Which was very similar to some of the statistical techniques we were using for the AR computer vision work at the time. And he says, "I think this similar kind of ensemble approach could work." We're in the middle of a project, and we talked about it over dinner, got more excited, and then we're like, "Hey, we got a project to deliver here, let's put this on the shelf and we'll come back to it." And so at the time it was like... Well, when we ended up getting acquired by Snap, we're like, "We bet Snap has this amazing computer vision team, I bet you they've solved it." It ends up that none of these big folks had really solved this particular problem. And so when we left Snap back in the fall of last year, we're kind of thinking about, what are we going to do? We're like, "Oh, the GPS idea, let's pick it up off the shelf and see if we can do something with it."

Chad Anderson:

This is an area that at Space Capital we've been focused on for several years. I mean, there's clearly a need in the market to improve the accuracy and the resiliency of GPS, particularly for spatial computing, and particularly in the urban canyons that you were mentioning. And we've looked at dozens of business plans, all of them addressing this problem from different angles. There's constellations of GNSS satellites, the obvious challenge with that approach is that it's very capital intensive, you need half a billion dollars to sort of get to minimum viable product. And then there's the other piece, that I don't think a lot of companies are thinking through, that with GPS today, it is reliable because there is an entire team dedicated in Colorado that is working the post to keep it secure 24 hours a day, seven days a week.

I don't know that a lot of startup companies understand what 99.999999% uptime really means, in terms of just operations and logistics, but also cost. So that's a really, really challenging approach. We've looked at relays, kind of like the solution that on construction sites and things that you were mentioning. People were talking about putting relays on light posts, and lampposts, and things within cities, and then they would help triangulate. But your approach has a number of compelling benefits that we didn't see in the others. And one is that it's software first, and therefore it's inherently scalable. So a very elegant software only solution. Can you walk us through your approach to this problem and how you see it going from here?

To be done:
Answer these questions using the GPS conversation, writing each answer on its own line:
(a) What company acquired the speaker's team?
(b) How much money does Chad Anderson say a constellation of GNSS satellites needs to reach minimum viable product?
(c) Where is the team that keeps GPS secure 24 hours a day located?
The lines after this text are not needed for anything.

Given data:
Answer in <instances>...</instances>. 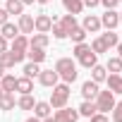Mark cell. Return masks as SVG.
<instances>
[{
	"instance_id": "cell-15",
	"label": "cell",
	"mask_w": 122,
	"mask_h": 122,
	"mask_svg": "<svg viewBox=\"0 0 122 122\" xmlns=\"http://www.w3.org/2000/svg\"><path fill=\"white\" fill-rule=\"evenodd\" d=\"M105 81H108V89L112 93H122V77L120 74H108Z\"/></svg>"
},
{
	"instance_id": "cell-42",
	"label": "cell",
	"mask_w": 122,
	"mask_h": 122,
	"mask_svg": "<svg viewBox=\"0 0 122 122\" xmlns=\"http://www.w3.org/2000/svg\"><path fill=\"white\" fill-rule=\"evenodd\" d=\"M26 122H41V120H38V117H36V115H34V117H29V120H26Z\"/></svg>"
},
{
	"instance_id": "cell-23",
	"label": "cell",
	"mask_w": 122,
	"mask_h": 122,
	"mask_svg": "<svg viewBox=\"0 0 122 122\" xmlns=\"http://www.w3.org/2000/svg\"><path fill=\"white\" fill-rule=\"evenodd\" d=\"M19 93H31L34 91V84H31V79L29 77H22V79H17V86H15Z\"/></svg>"
},
{
	"instance_id": "cell-28",
	"label": "cell",
	"mask_w": 122,
	"mask_h": 122,
	"mask_svg": "<svg viewBox=\"0 0 122 122\" xmlns=\"http://www.w3.org/2000/svg\"><path fill=\"white\" fill-rule=\"evenodd\" d=\"M93 112H98V110H96V103H93V101H84V103L79 105V115H84V117H91Z\"/></svg>"
},
{
	"instance_id": "cell-37",
	"label": "cell",
	"mask_w": 122,
	"mask_h": 122,
	"mask_svg": "<svg viewBox=\"0 0 122 122\" xmlns=\"http://www.w3.org/2000/svg\"><path fill=\"white\" fill-rule=\"evenodd\" d=\"M101 5H103L105 10H115V7L120 5V0H101Z\"/></svg>"
},
{
	"instance_id": "cell-34",
	"label": "cell",
	"mask_w": 122,
	"mask_h": 122,
	"mask_svg": "<svg viewBox=\"0 0 122 122\" xmlns=\"http://www.w3.org/2000/svg\"><path fill=\"white\" fill-rule=\"evenodd\" d=\"M86 50H91V46H86V43H77L72 53H74V57H81V55H84Z\"/></svg>"
},
{
	"instance_id": "cell-11",
	"label": "cell",
	"mask_w": 122,
	"mask_h": 122,
	"mask_svg": "<svg viewBox=\"0 0 122 122\" xmlns=\"http://www.w3.org/2000/svg\"><path fill=\"white\" fill-rule=\"evenodd\" d=\"M19 31L22 34H34V17L31 15H19Z\"/></svg>"
},
{
	"instance_id": "cell-13",
	"label": "cell",
	"mask_w": 122,
	"mask_h": 122,
	"mask_svg": "<svg viewBox=\"0 0 122 122\" xmlns=\"http://www.w3.org/2000/svg\"><path fill=\"white\" fill-rule=\"evenodd\" d=\"M77 60H79V65H81V67H86V70H91V67H93V65L98 62V55H96L93 50H86V53H84L81 57H77Z\"/></svg>"
},
{
	"instance_id": "cell-1",
	"label": "cell",
	"mask_w": 122,
	"mask_h": 122,
	"mask_svg": "<svg viewBox=\"0 0 122 122\" xmlns=\"http://www.w3.org/2000/svg\"><path fill=\"white\" fill-rule=\"evenodd\" d=\"M55 72H57V77L62 79L65 84H72L77 79V62L72 57H60L55 62Z\"/></svg>"
},
{
	"instance_id": "cell-29",
	"label": "cell",
	"mask_w": 122,
	"mask_h": 122,
	"mask_svg": "<svg viewBox=\"0 0 122 122\" xmlns=\"http://www.w3.org/2000/svg\"><path fill=\"white\" fill-rule=\"evenodd\" d=\"M0 86H3V91H15V86H17V77H12V74H3Z\"/></svg>"
},
{
	"instance_id": "cell-48",
	"label": "cell",
	"mask_w": 122,
	"mask_h": 122,
	"mask_svg": "<svg viewBox=\"0 0 122 122\" xmlns=\"http://www.w3.org/2000/svg\"><path fill=\"white\" fill-rule=\"evenodd\" d=\"M0 96H3V86H0Z\"/></svg>"
},
{
	"instance_id": "cell-18",
	"label": "cell",
	"mask_w": 122,
	"mask_h": 122,
	"mask_svg": "<svg viewBox=\"0 0 122 122\" xmlns=\"http://www.w3.org/2000/svg\"><path fill=\"white\" fill-rule=\"evenodd\" d=\"M62 5H65V10H67L70 15H79V12L84 10V3H81V0H62Z\"/></svg>"
},
{
	"instance_id": "cell-12",
	"label": "cell",
	"mask_w": 122,
	"mask_h": 122,
	"mask_svg": "<svg viewBox=\"0 0 122 122\" xmlns=\"http://www.w3.org/2000/svg\"><path fill=\"white\" fill-rule=\"evenodd\" d=\"M50 112H53V108H50V103H46V101H38V103L34 105V115H36L38 120H46Z\"/></svg>"
},
{
	"instance_id": "cell-49",
	"label": "cell",
	"mask_w": 122,
	"mask_h": 122,
	"mask_svg": "<svg viewBox=\"0 0 122 122\" xmlns=\"http://www.w3.org/2000/svg\"><path fill=\"white\" fill-rule=\"evenodd\" d=\"M120 3H122V0H120Z\"/></svg>"
},
{
	"instance_id": "cell-21",
	"label": "cell",
	"mask_w": 122,
	"mask_h": 122,
	"mask_svg": "<svg viewBox=\"0 0 122 122\" xmlns=\"http://www.w3.org/2000/svg\"><path fill=\"white\" fill-rule=\"evenodd\" d=\"M101 41L105 43V48H112V46H117L120 41H117V34H115V29H108L103 36H101Z\"/></svg>"
},
{
	"instance_id": "cell-2",
	"label": "cell",
	"mask_w": 122,
	"mask_h": 122,
	"mask_svg": "<svg viewBox=\"0 0 122 122\" xmlns=\"http://www.w3.org/2000/svg\"><path fill=\"white\" fill-rule=\"evenodd\" d=\"M67 98H70V84L62 81V84H55L53 86V93H50V101L48 103H50V108L57 110V108H65L67 105Z\"/></svg>"
},
{
	"instance_id": "cell-27",
	"label": "cell",
	"mask_w": 122,
	"mask_h": 122,
	"mask_svg": "<svg viewBox=\"0 0 122 122\" xmlns=\"http://www.w3.org/2000/svg\"><path fill=\"white\" fill-rule=\"evenodd\" d=\"M67 36H70L74 43H84V38H86V31H84V26H79V24H77V26H74V29H72Z\"/></svg>"
},
{
	"instance_id": "cell-6",
	"label": "cell",
	"mask_w": 122,
	"mask_h": 122,
	"mask_svg": "<svg viewBox=\"0 0 122 122\" xmlns=\"http://www.w3.org/2000/svg\"><path fill=\"white\" fill-rule=\"evenodd\" d=\"M26 50H29V38H26L24 34L15 36V38H12V53H17V55H24V57H26Z\"/></svg>"
},
{
	"instance_id": "cell-8",
	"label": "cell",
	"mask_w": 122,
	"mask_h": 122,
	"mask_svg": "<svg viewBox=\"0 0 122 122\" xmlns=\"http://www.w3.org/2000/svg\"><path fill=\"white\" fill-rule=\"evenodd\" d=\"M57 72L55 70H41V74H38V81L43 84V86H48V89H53L55 84H57Z\"/></svg>"
},
{
	"instance_id": "cell-16",
	"label": "cell",
	"mask_w": 122,
	"mask_h": 122,
	"mask_svg": "<svg viewBox=\"0 0 122 122\" xmlns=\"http://www.w3.org/2000/svg\"><path fill=\"white\" fill-rule=\"evenodd\" d=\"M48 41H50V38H48V34H41V31H38V34H34V36H31L29 46H31V48H43V50H46Z\"/></svg>"
},
{
	"instance_id": "cell-5",
	"label": "cell",
	"mask_w": 122,
	"mask_h": 122,
	"mask_svg": "<svg viewBox=\"0 0 122 122\" xmlns=\"http://www.w3.org/2000/svg\"><path fill=\"white\" fill-rule=\"evenodd\" d=\"M22 60H24V55H17V53H12V50L0 53V65H3L5 70H7V67H15L17 62H22Z\"/></svg>"
},
{
	"instance_id": "cell-46",
	"label": "cell",
	"mask_w": 122,
	"mask_h": 122,
	"mask_svg": "<svg viewBox=\"0 0 122 122\" xmlns=\"http://www.w3.org/2000/svg\"><path fill=\"white\" fill-rule=\"evenodd\" d=\"M22 3H24V5H31V3H36V0H22Z\"/></svg>"
},
{
	"instance_id": "cell-25",
	"label": "cell",
	"mask_w": 122,
	"mask_h": 122,
	"mask_svg": "<svg viewBox=\"0 0 122 122\" xmlns=\"http://www.w3.org/2000/svg\"><path fill=\"white\" fill-rule=\"evenodd\" d=\"M105 70H108L110 74L122 72V57H120V55H117V57H110V60H108V65H105Z\"/></svg>"
},
{
	"instance_id": "cell-9",
	"label": "cell",
	"mask_w": 122,
	"mask_h": 122,
	"mask_svg": "<svg viewBox=\"0 0 122 122\" xmlns=\"http://www.w3.org/2000/svg\"><path fill=\"white\" fill-rule=\"evenodd\" d=\"M50 26H53V17H48V15H38V17L34 19V29L41 31V34H48Z\"/></svg>"
},
{
	"instance_id": "cell-20",
	"label": "cell",
	"mask_w": 122,
	"mask_h": 122,
	"mask_svg": "<svg viewBox=\"0 0 122 122\" xmlns=\"http://www.w3.org/2000/svg\"><path fill=\"white\" fill-rule=\"evenodd\" d=\"M0 36H5V38H15V36H19V26L5 22L3 26H0Z\"/></svg>"
},
{
	"instance_id": "cell-41",
	"label": "cell",
	"mask_w": 122,
	"mask_h": 122,
	"mask_svg": "<svg viewBox=\"0 0 122 122\" xmlns=\"http://www.w3.org/2000/svg\"><path fill=\"white\" fill-rule=\"evenodd\" d=\"M41 122H55V117H53V115H48V117H46V120H41Z\"/></svg>"
},
{
	"instance_id": "cell-3",
	"label": "cell",
	"mask_w": 122,
	"mask_h": 122,
	"mask_svg": "<svg viewBox=\"0 0 122 122\" xmlns=\"http://www.w3.org/2000/svg\"><path fill=\"white\" fill-rule=\"evenodd\" d=\"M115 108V93L108 89V91H98L96 96V110L98 112H110Z\"/></svg>"
},
{
	"instance_id": "cell-45",
	"label": "cell",
	"mask_w": 122,
	"mask_h": 122,
	"mask_svg": "<svg viewBox=\"0 0 122 122\" xmlns=\"http://www.w3.org/2000/svg\"><path fill=\"white\" fill-rule=\"evenodd\" d=\"M3 74H5V67H3V65H0V79H3Z\"/></svg>"
},
{
	"instance_id": "cell-33",
	"label": "cell",
	"mask_w": 122,
	"mask_h": 122,
	"mask_svg": "<svg viewBox=\"0 0 122 122\" xmlns=\"http://www.w3.org/2000/svg\"><path fill=\"white\" fill-rule=\"evenodd\" d=\"M91 50H93L96 55H98V53H105V50H108V48H105V43L101 41V36H98V38H96V41L91 43Z\"/></svg>"
},
{
	"instance_id": "cell-24",
	"label": "cell",
	"mask_w": 122,
	"mask_h": 122,
	"mask_svg": "<svg viewBox=\"0 0 122 122\" xmlns=\"http://www.w3.org/2000/svg\"><path fill=\"white\" fill-rule=\"evenodd\" d=\"M17 105H19L22 110H34L36 101H34V96H31V93H22V98L17 101Z\"/></svg>"
},
{
	"instance_id": "cell-47",
	"label": "cell",
	"mask_w": 122,
	"mask_h": 122,
	"mask_svg": "<svg viewBox=\"0 0 122 122\" xmlns=\"http://www.w3.org/2000/svg\"><path fill=\"white\" fill-rule=\"evenodd\" d=\"M120 24H122V12H120Z\"/></svg>"
},
{
	"instance_id": "cell-36",
	"label": "cell",
	"mask_w": 122,
	"mask_h": 122,
	"mask_svg": "<svg viewBox=\"0 0 122 122\" xmlns=\"http://www.w3.org/2000/svg\"><path fill=\"white\" fill-rule=\"evenodd\" d=\"M91 122H110V120H108L105 112H93V115H91Z\"/></svg>"
},
{
	"instance_id": "cell-39",
	"label": "cell",
	"mask_w": 122,
	"mask_h": 122,
	"mask_svg": "<svg viewBox=\"0 0 122 122\" xmlns=\"http://www.w3.org/2000/svg\"><path fill=\"white\" fill-rule=\"evenodd\" d=\"M84 3V7H96V5H101V0H81Z\"/></svg>"
},
{
	"instance_id": "cell-7",
	"label": "cell",
	"mask_w": 122,
	"mask_h": 122,
	"mask_svg": "<svg viewBox=\"0 0 122 122\" xmlns=\"http://www.w3.org/2000/svg\"><path fill=\"white\" fill-rule=\"evenodd\" d=\"M120 24V12H115V10H105V15L101 17V26H105V29H115Z\"/></svg>"
},
{
	"instance_id": "cell-35",
	"label": "cell",
	"mask_w": 122,
	"mask_h": 122,
	"mask_svg": "<svg viewBox=\"0 0 122 122\" xmlns=\"http://www.w3.org/2000/svg\"><path fill=\"white\" fill-rule=\"evenodd\" d=\"M112 120H115V122H122V101L115 103V108H112Z\"/></svg>"
},
{
	"instance_id": "cell-40",
	"label": "cell",
	"mask_w": 122,
	"mask_h": 122,
	"mask_svg": "<svg viewBox=\"0 0 122 122\" xmlns=\"http://www.w3.org/2000/svg\"><path fill=\"white\" fill-rule=\"evenodd\" d=\"M5 50H7V38L0 36V53H5Z\"/></svg>"
},
{
	"instance_id": "cell-44",
	"label": "cell",
	"mask_w": 122,
	"mask_h": 122,
	"mask_svg": "<svg viewBox=\"0 0 122 122\" xmlns=\"http://www.w3.org/2000/svg\"><path fill=\"white\" fill-rule=\"evenodd\" d=\"M117 53H120V57H122V43H117Z\"/></svg>"
},
{
	"instance_id": "cell-38",
	"label": "cell",
	"mask_w": 122,
	"mask_h": 122,
	"mask_svg": "<svg viewBox=\"0 0 122 122\" xmlns=\"http://www.w3.org/2000/svg\"><path fill=\"white\" fill-rule=\"evenodd\" d=\"M7 17H10V15H7V10H5V7H0V26L7 22Z\"/></svg>"
},
{
	"instance_id": "cell-43",
	"label": "cell",
	"mask_w": 122,
	"mask_h": 122,
	"mask_svg": "<svg viewBox=\"0 0 122 122\" xmlns=\"http://www.w3.org/2000/svg\"><path fill=\"white\" fill-rule=\"evenodd\" d=\"M36 3H38V5H48V3H50V0H36Z\"/></svg>"
},
{
	"instance_id": "cell-26",
	"label": "cell",
	"mask_w": 122,
	"mask_h": 122,
	"mask_svg": "<svg viewBox=\"0 0 122 122\" xmlns=\"http://www.w3.org/2000/svg\"><path fill=\"white\" fill-rule=\"evenodd\" d=\"M26 57L31 60V62H43V60H46V53H43V48H31V46H29Z\"/></svg>"
},
{
	"instance_id": "cell-19",
	"label": "cell",
	"mask_w": 122,
	"mask_h": 122,
	"mask_svg": "<svg viewBox=\"0 0 122 122\" xmlns=\"http://www.w3.org/2000/svg\"><path fill=\"white\" fill-rule=\"evenodd\" d=\"M12 108H15L12 91H3V96H0V110H12Z\"/></svg>"
},
{
	"instance_id": "cell-10",
	"label": "cell",
	"mask_w": 122,
	"mask_h": 122,
	"mask_svg": "<svg viewBox=\"0 0 122 122\" xmlns=\"http://www.w3.org/2000/svg\"><path fill=\"white\" fill-rule=\"evenodd\" d=\"M81 96H84V101H93L96 96H98V84L91 79V81H84L81 84Z\"/></svg>"
},
{
	"instance_id": "cell-14",
	"label": "cell",
	"mask_w": 122,
	"mask_h": 122,
	"mask_svg": "<svg viewBox=\"0 0 122 122\" xmlns=\"http://www.w3.org/2000/svg\"><path fill=\"white\" fill-rule=\"evenodd\" d=\"M98 29H101V19H98L96 15H86V17H84V31L96 34Z\"/></svg>"
},
{
	"instance_id": "cell-4",
	"label": "cell",
	"mask_w": 122,
	"mask_h": 122,
	"mask_svg": "<svg viewBox=\"0 0 122 122\" xmlns=\"http://www.w3.org/2000/svg\"><path fill=\"white\" fill-rule=\"evenodd\" d=\"M77 120H79V112L72 108H57L55 110V122H77Z\"/></svg>"
},
{
	"instance_id": "cell-31",
	"label": "cell",
	"mask_w": 122,
	"mask_h": 122,
	"mask_svg": "<svg viewBox=\"0 0 122 122\" xmlns=\"http://www.w3.org/2000/svg\"><path fill=\"white\" fill-rule=\"evenodd\" d=\"M50 31H53V36H55L57 41H62V38H67V29H65L62 24H60V22H53Z\"/></svg>"
},
{
	"instance_id": "cell-32",
	"label": "cell",
	"mask_w": 122,
	"mask_h": 122,
	"mask_svg": "<svg viewBox=\"0 0 122 122\" xmlns=\"http://www.w3.org/2000/svg\"><path fill=\"white\" fill-rule=\"evenodd\" d=\"M60 24H62V26L67 29V34H70V31H72V29L77 26V19H74V15H65V17H62V22H60Z\"/></svg>"
},
{
	"instance_id": "cell-17",
	"label": "cell",
	"mask_w": 122,
	"mask_h": 122,
	"mask_svg": "<svg viewBox=\"0 0 122 122\" xmlns=\"http://www.w3.org/2000/svg\"><path fill=\"white\" fill-rule=\"evenodd\" d=\"M5 10H7V15H24V3L22 0H7Z\"/></svg>"
},
{
	"instance_id": "cell-30",
	"label": "cell",
	"mask_w": 122,
	"mask_h": 122,
	"mask_svg": "<svg viewBox=\"0 0 122 122\" xmlns=\"http://www.w3.org/2000/svg\"><path fill=\"white\" fill-rule=\"evenodd\" d=\"M38 74H41V67H38V62H26V65H24V77L34 79V77H38Z\"/></svg>"
},
{
	"instance_id": "cell-22",
	"label": "cell",
	"mask_w": 122,
	"mask_h": 122,
	"mask_svg": "<svg viewBox=\"0 0 122 122\" xmlns=\"http://www.w3.org/2000/svg\"><path fill=\"white\" fill-rule=\"evenodd\" d=\"M105 72H108V70H105V67H101V65L96 62V65L91 67V79H93L96 84H98V81H105V77H108Z\"/></svg>"
}]
</instances>
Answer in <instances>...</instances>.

Exercise response:
(a) Snap
(b) Half a billion dollars
(c) Colorado